М. М. Бахтин склонен локализовать эти коренные признаки смехового начала преимущественно в народной культуре, резко противопоставляя ее культуре «официальной», церковной, которой смех и веселье, на его взгляд, противопоказаны. Для последнего утверждения имеются основания. «Христос никогда не смеялся» (Иоанн Златоуст). Апостолы и отцы церкви осуждали легкомысленное празднословие и лишенное благочестия балагурство. Такой позиции придерживалась церковь и в Средние века, лишь с XII в. «умеренная веселость» вышла из-под запрета[51]. Собственно, только с этого времени в средневековой латинской литературе получают распространение пародия и сатира, до того встречающиеся спорадически[52]. Нужно, однако, принять во внимание разрыв между общими принципами, на соблюдении которых церковные авторитеты не переставали настаивать, и практикой, далеко не всегда и во всем безусловно отвечавшей этим принципам.
Поиски карнавального, смехового народного мировидения вряд ли следует ограничивать только рамками неофициальной культуры. Имеет смысл «испытать на смешное» и официальную литературу Средневековья. Сколь сильно ни была эта литература пронизана духом церковной ортодоксии, она не могла вместе с тем избежать влияния и давления той среды, которой была адресована. Агиография, проповеди, поучения, рассказы о видениях потустороннего мира были рассчитаны на массовую аудиторию. Для того чтобы оказать на нее соответствующее идеологическое воздействие, авторы подобных сочинений должны были найти со своей публикой общий язык, и этим «языком» неизбежно становился комплекс верований и представлений, распространенных в среде народа. Было бы неверно относить всю эту обширную литературу исключительно к сфере безраздельного владения «серьезной» официальной идеологии, «культуры агеластов» (по выражению Бахтина). И дело не только в сознательном стремлении церковных писателей приноровиться к уровню и вкусам паствы, — сами эти авторы сплошь и рядом были выходцами из той же среды, разделяя с нею основной «мыслительный инструментарий» средневековой эпохи. Изучение такого рода памятников имеет особый интерес. Ведь в корпусе средневековой письменности одобренные церковью сочинения на латинском языке обладали высоким «рангом», поэтому они наиболее репрезентативны.

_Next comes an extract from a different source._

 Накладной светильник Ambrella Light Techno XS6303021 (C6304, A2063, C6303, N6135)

В рамках статьи мы можем самое большее кратко наметить отдельные аспекты трактовки «верха» и «низа» в западноевропейской латинской словесности. Материал слишком обширен и нуждается в более детальном и всестороннем обследовании.

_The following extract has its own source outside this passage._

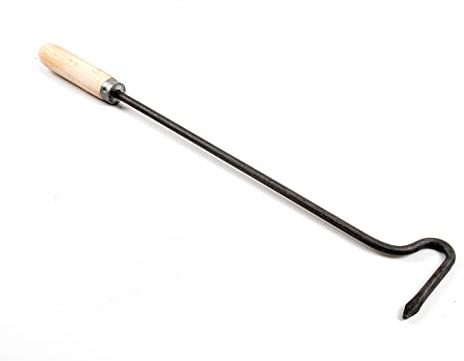 Feuerhaken mit Holzgriff Schüreisen Schürhaken Feuereisen Stecheisen Kamin (50cm)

Синтез предельной серьезности и трагизма, с одной стороны, и тенденции к максимальному снижению — с другой, проистекал уже из самого христианского учения, строившегося на идее вочеловечения бога, в личности которого объединились божественное и человеческое в их крайних выражениях. Бог, рождающийся в хлеве и после грязных и унизительных истязаний умирающий вместе с разбойниками, будучи преданным позорной, рабской казни, пережив пред тем жестокую предсмертную тоску и чувство «богооставленности»; распятое, кровоточащее и изуродованное тело его как символ высшей красоты; культ духовного смирения и телесного страдания, нищеты, отрешения от земных радостей, пронизывающий христианскую религию; обнаружение духовной силы в физической немощи — это принципиально возвышающее «уничижение» сочетается с не менее разительным парадоксом несовпадения, несовместимости веры и разума. Присущее христианству противоборство тела и духа, миров земного и небесного находило свое выражение и в эстетике Средневековья, в частности в гротеске, широко применявшемся как в изобразительном, так и в словесном искусствах[53].
51
53
На роль гротеска в искусстве Европы после конца Античности указывал Виктор Гюго. Плодотворным, в частности, представляется нам его замечание о всеобъемлющем значении гротеска, проникающего во все сферы жизни, вплоть до обычаев и права.